HELENA — Longtime Helena distance runner Tor Gundmunsen’s mind-boggling training regimen consists of almost superhuman proportions.

Gudmundsen runs seven days a week, 365 days a year. He runs at 5 a.m. during work days, and he averages 85-90 miles per week.

"Last year I logged about 4,500 miles, and I have not missed a day of running for 12½ years, since Nov. 6 of 2006," Gudmensen, 55, said. "Yes, I love running."

That love/obsession recently propelled Gudmundsen to victory at one of the country’s most prestigious ultramarathons: the 100-mile Grandmaster Ultra, in Littlefield, Arizona. Gudmunsen captured the Grandmaster championship – which is for runners over 50 years old – clocking a time of 17 hours, 42 minutes, 34 seconds.

Gudmundsen, competing in his debut at 100 miles, beat runner-up Andrew Locher (Henderson, Nevada) by nearly 7½ hours. Locher, 52, was timed in 26:19:20, ahead of third-place finisher Linda DeWeese (Inyokem, California), 62, at 26:39:30. There were 34 contestants at the starting line, with only 21 finishing the race.

And perhaps no one was more surprised with his title than the Capital City athlete himself.

"This win is so far beyond what I thought I’d be able to do," said Gudmundsen, whose time ranks No. 5 in the nation in 2018-19, and is the fastest for 55 or over. "I obviously didn’t think I’d be able to do anything close to that in my first try at a 100-miler, if ever.

"The key to success, or failure, in Ultras is proper fueling. For the Grandmaster, I took in 4,450 calories - Perpetuem, Heed and some gels, plus 450 ounces of liquids, from Hammer Nutrition out of Whitefish."

The Norway native had to overcome several obstacles during his 17½-hour run, including encounters with a barbed-wire fence at Mile 3 and at Joshua Tree at Mile 16. He experienced a few rock trips, as well, during the "rugged 6-mile sections," on Miles 3-9 of the four, 25-mile loops.

"(Also) an initial panic at Mile 91 when the lights went dark — and it’s (pitch black) dark in the desert — when I least expected it," said Gudmundsen, when he inadvertently swapped a dead battery in his head lamp. "But the spare battery was quickly installed and I dimmed the lights enough to make sure it would last the remaining two hours."

Gudmundsen grew up in Raufoss, Norway, where he competed at Orienteering, a sport moving at speed whilst requiring navigational skills using a map and compass to navigate from point to point in diverse and usually unfamiliar terrain.

He spent one year as a foreign exchange student at Flathead High before attending Montana Tech. Gudmundsen ran cross country and track for both the Braves and the Orediggers. He moved to Helena in 1990.

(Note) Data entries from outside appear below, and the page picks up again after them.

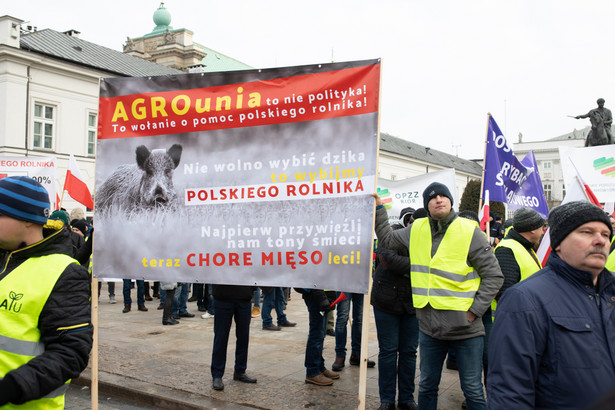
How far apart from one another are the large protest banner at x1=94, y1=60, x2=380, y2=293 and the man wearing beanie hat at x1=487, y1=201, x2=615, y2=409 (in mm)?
1807

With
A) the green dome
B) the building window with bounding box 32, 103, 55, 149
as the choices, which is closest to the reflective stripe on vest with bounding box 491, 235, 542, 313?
the building window with bounding box 32, 103, 55, 149

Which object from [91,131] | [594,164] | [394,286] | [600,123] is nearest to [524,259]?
[394,286]

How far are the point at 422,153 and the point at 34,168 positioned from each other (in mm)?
60815

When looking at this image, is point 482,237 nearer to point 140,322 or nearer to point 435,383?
point 435,383

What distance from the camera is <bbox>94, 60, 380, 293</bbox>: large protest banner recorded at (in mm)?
4164

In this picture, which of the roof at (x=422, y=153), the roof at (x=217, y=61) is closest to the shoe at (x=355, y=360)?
the roof at (x=217, y=61)

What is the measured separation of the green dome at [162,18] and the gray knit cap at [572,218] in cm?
5995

From 2005-10, Gudmundsen competed in numerous Orienteering races, garnering six U.S. National age-group medals, highlighted by the 2010 national championship. He has participated in multiple Le Grizz 50-mile runs, with his best time of 6:23:17 coming in his first Ultra attempt, when he placed runner-up overall in 2011.

A month before the Grandmaster, Gudmundsen placed second overall (first male) in the 52-mile Coldwater Rumble ultra at Phoenix, with a time 8:56:56.

Besides those career highlights previously mentioned, Gudmundsen considers competing against legends of the sport, along with having his wife and daughter being his "crew," as the "best parts" of racing.

At the Coldwater, Arnulfo Quimare of "Born to Run" fame was in the field, and at the Grandmaster, "running royalty" Gordy Ainslaugh and Ann Trason, finished 16th and 21st.

"I’m very fortunate to have either my wife Terri, or my daughter Erica, and sometimes both, crew for me at the Ultras," he said. "It is definitely the key for these long races to have a good support crew that knows what you need and what to say.

"My daughter took time off work from the Red Cross to join me to crew for the Grandmaster, and the reward for the great crew work was a Backstreet Boys concert in Las Vegas (afterwards)."